The Doctor came to his conclusion.

‘Winterdawn’s home was being eaten, great chunks being cut out of reality. The tetrahedron was at the heart of it… maybe it was hungry? I ran to the TARDIS where the hunger couldn’t reach, so I was safe.’

‘The tetrahedron and Cathedral are the same,’ Benny interrupted cautiously, as the Doctor paused. ‘Bit of a knotty concept to get your head round but… um, I can see odd bits of the house here and there, particularly here. It looks to me like the city has swallowed the house and everything in it. That’s what I call an appetite.’

The Doctor was nodding.

‘That’s what I thought,’ he agreed. ‘Have you tried asking your friend?’

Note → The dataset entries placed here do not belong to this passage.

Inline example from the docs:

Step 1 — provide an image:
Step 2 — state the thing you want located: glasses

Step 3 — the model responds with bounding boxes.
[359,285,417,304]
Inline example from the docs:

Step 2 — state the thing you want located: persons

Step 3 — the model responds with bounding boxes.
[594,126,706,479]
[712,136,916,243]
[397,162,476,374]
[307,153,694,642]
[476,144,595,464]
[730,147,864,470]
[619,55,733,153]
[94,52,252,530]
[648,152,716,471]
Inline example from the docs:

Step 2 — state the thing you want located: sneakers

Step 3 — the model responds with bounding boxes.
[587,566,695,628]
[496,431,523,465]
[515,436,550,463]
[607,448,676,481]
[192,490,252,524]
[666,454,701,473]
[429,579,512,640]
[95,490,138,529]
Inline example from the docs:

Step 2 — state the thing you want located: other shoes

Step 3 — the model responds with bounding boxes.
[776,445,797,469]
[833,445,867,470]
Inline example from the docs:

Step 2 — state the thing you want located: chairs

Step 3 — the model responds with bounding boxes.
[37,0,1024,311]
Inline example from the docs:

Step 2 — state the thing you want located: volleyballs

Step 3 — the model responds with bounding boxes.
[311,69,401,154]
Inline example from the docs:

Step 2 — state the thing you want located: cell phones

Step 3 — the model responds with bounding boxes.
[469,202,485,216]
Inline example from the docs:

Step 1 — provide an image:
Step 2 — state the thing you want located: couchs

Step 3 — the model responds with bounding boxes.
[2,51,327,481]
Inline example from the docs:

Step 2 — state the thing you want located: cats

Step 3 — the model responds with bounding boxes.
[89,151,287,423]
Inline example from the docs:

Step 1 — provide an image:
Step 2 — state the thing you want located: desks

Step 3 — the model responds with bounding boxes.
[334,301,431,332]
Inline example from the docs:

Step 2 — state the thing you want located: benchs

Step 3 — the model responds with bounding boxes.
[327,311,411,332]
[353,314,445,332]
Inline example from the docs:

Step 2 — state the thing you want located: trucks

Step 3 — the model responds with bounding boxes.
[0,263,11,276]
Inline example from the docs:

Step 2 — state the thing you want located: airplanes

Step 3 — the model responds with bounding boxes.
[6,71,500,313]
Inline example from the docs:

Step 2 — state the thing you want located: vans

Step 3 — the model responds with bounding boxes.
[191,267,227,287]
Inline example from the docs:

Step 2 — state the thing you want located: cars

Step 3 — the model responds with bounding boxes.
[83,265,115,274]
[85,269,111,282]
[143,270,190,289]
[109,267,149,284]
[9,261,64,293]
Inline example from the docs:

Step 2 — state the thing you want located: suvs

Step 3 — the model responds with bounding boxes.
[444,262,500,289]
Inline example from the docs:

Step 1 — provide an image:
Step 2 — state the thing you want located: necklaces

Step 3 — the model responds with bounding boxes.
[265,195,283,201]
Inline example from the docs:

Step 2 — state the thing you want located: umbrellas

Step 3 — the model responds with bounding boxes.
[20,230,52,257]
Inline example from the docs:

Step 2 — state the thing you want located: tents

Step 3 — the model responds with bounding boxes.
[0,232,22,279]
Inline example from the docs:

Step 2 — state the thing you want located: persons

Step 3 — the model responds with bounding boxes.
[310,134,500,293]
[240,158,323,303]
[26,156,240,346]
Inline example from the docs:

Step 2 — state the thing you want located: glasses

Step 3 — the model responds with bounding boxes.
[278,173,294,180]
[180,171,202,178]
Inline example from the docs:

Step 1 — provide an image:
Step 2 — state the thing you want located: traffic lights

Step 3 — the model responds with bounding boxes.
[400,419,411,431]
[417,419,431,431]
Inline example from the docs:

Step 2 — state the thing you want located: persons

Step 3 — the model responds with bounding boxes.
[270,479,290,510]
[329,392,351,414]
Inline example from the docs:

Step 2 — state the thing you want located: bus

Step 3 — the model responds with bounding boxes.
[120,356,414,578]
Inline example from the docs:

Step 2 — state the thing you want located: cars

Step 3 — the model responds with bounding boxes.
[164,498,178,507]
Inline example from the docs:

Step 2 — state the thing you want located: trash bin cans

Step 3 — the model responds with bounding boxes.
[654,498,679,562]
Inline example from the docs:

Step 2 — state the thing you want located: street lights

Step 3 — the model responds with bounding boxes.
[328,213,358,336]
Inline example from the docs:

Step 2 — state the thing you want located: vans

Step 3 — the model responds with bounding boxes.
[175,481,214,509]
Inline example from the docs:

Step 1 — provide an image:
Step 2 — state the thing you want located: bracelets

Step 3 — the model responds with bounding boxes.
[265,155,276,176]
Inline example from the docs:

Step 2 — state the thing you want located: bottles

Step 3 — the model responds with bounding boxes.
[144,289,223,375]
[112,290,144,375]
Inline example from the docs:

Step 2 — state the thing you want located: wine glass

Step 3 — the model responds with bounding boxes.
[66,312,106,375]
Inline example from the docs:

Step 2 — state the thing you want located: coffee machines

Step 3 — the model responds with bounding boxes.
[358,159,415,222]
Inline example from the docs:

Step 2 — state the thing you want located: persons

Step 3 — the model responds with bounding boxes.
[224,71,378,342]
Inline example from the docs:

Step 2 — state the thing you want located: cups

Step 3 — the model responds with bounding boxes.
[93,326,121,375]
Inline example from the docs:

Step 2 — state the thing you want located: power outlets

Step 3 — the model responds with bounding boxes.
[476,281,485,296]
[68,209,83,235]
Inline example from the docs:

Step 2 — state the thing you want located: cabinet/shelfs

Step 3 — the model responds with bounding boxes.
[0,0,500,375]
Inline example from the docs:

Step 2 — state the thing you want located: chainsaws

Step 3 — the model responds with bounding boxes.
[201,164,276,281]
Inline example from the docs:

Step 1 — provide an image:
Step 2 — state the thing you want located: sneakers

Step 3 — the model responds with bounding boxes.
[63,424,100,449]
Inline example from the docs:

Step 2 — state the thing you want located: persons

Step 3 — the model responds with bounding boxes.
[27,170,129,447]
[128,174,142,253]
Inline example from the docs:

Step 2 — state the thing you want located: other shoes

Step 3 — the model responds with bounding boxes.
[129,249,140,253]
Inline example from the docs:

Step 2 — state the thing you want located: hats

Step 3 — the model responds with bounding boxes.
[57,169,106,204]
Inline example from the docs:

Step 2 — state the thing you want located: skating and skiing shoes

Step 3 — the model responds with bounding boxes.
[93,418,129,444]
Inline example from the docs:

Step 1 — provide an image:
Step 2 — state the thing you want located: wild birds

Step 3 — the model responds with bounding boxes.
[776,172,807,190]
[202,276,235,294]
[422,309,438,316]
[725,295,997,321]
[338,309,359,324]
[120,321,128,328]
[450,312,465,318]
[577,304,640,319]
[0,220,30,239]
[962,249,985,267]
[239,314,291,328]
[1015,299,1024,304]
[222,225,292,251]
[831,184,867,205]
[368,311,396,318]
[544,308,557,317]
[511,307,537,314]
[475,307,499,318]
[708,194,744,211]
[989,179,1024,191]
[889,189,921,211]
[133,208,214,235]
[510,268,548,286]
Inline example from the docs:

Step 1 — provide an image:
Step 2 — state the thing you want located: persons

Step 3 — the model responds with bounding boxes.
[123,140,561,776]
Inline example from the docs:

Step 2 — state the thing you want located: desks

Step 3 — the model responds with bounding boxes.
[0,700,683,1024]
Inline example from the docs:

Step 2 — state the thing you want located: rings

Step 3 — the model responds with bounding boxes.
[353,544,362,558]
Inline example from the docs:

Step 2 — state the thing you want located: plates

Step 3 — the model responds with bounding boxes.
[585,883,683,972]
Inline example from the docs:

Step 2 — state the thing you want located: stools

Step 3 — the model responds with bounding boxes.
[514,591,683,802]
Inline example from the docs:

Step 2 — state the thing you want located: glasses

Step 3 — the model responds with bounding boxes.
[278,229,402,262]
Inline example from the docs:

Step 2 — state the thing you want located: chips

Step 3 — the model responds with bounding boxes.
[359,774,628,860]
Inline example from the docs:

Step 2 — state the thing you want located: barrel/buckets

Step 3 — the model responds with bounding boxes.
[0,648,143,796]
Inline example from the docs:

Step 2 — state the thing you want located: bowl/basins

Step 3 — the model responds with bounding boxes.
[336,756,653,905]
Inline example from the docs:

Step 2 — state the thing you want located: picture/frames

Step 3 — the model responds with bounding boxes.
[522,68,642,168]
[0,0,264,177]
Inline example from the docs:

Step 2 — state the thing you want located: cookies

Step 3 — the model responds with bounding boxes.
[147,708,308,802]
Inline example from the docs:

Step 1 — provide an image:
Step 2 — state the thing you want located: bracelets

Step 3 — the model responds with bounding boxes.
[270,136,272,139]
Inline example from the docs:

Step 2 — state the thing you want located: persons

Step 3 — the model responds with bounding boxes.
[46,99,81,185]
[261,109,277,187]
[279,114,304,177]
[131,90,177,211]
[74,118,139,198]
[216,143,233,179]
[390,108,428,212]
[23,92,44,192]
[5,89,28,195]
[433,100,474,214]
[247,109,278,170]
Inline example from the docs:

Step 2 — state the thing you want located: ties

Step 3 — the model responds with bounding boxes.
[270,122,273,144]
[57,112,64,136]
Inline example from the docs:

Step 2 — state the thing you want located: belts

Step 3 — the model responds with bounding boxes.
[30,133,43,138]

He indicated the last of the Mandelbrot Set whom Benny had introduced with good grace at an appropriate point in her story. The Doctor had greeted it with a ferocious smile. The head had matched with stone silence. Only now did it speak. It recognized that it had their attention – its hard arrogance was returning. It still grated in Benny’s ears.

‘True,’ it said. ‘To survive collapse, Cathedral chews into the world, tasting and taking what it finds. This house was close. From this Cathedral takes new structure until the old is restored. This TARDIS – being outside of space and time – was inedible. Now to the Cruakh carry us, so that…’

‘Belt up, there’s a good head,’ Benny suggested. She turned back to the Doctor and found him grinning.

‘Have I said something funny?’

‘Yes,’ the Doctor responded innocently. ‘You said the city and the tetrahedron are one and the same. But I took the tetrahedron with me. I took it into the TARDIS where it couldn’t be eaten.’ He made a baffling smile.

Benny blinked. There was something meaningful here but it eluded her.

‘Do you know what I’ve done?’ the Doctor asked. Benny plumped for honesty and shook her head.

‘I’ve created a paradox.’

He pulled his arm out of his jacket. Sat on his palm, sizzling with a new, yellow light, was the tetrahedron.